U.S. forces allow Iraqi families to keep one rifle in their houses for protection but insist it remain inside. Any weapons spotted in the streets are confiscated and destroyed.

After threatening to take both guns, DeLuccia decided to leave the family with one, though he took care to remove the bayonet. They offered him a red carnation, which he pinned to his flak vest.

Later, DeLuccia's team stopped for kebab sandwiches at a restaurant. After they were gone, the owner pointed out his gunmen -- one on the rooftop, another in the opposite building -- and the rifle stashed under the counter. The soldiers saw none of it.

"U.S. troops are doing nothing yet," Saad Fadiel Ail said. "This is my livelihood. ... How can I manage without a gun?"

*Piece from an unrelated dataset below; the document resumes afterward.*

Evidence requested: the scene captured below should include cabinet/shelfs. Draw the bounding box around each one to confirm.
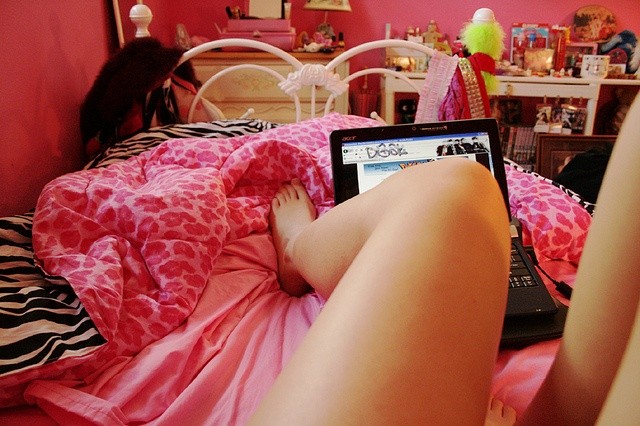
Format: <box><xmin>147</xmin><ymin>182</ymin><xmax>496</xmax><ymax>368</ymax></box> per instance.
<box><xmin>377</xmin><ymin>69</ymin><xmax>639</xmax><ymax>136</ymax></box>
<box><xmin>190</xmin><ymin>48</ymin><xmax>352</xmax><ymax>124</ymax></box>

In Iraq, U.S. forces accept they are unlikely to get all the guns off the streets. "This is the largest weapons and ammunition dump in the world," said Capt. James Brownlee, spokesman for the Army's 3rd Infantry Division.

Iraqi soldiers abandoned their arsenals when they slipped away. Looters quickly appropriated guns, mortars and grenades, which can be bought from the back of pickup trucks for $5 at one of several gun bazaars.

U.S. forces raid the markets regularly, but merchants quickly regroup once the soldiers have gone.

Along a busy main road, machine-gun fire crackled as customers tested the wares displayed amid rows of gleaming white sneakers, crystal chandeliers and piles of baby rompers -- most of them looted in the mayhem that followed Saddam's fall.

"I never thought I would buy a gun," said Moussa Karim, a graying lawyer shopping for a pistol. "But in these times, I'm afraid -- for myself and my car."

Imad Tariq wandered through the stalls holding an AK-47 for sale. "I have everything -- grenades, AKs, pistols, hunting rifles," he boasted.

On Wednesday, Lt. Gen. David McKiernan, commander of American ground forces, said U.S. authorities were devising a policy to regulate possession of firearms. He did not elaborate.

While U.S. forces have made few inroads into Baghdad's illegal gun trade, Muslim clerics persuaded vendors in at least one market to pack up their wares and leave this week.

"People listen to and respect the clerics," said Imam Majed al-Faflawyi, a Shiite Muslim leader. "Now there is no more gun bazaar."

Kadri, the gas station manager, was more skeptical. He's been dealing with gun-related harassment from the market for weeks.

His assessment: "They just moved to another place."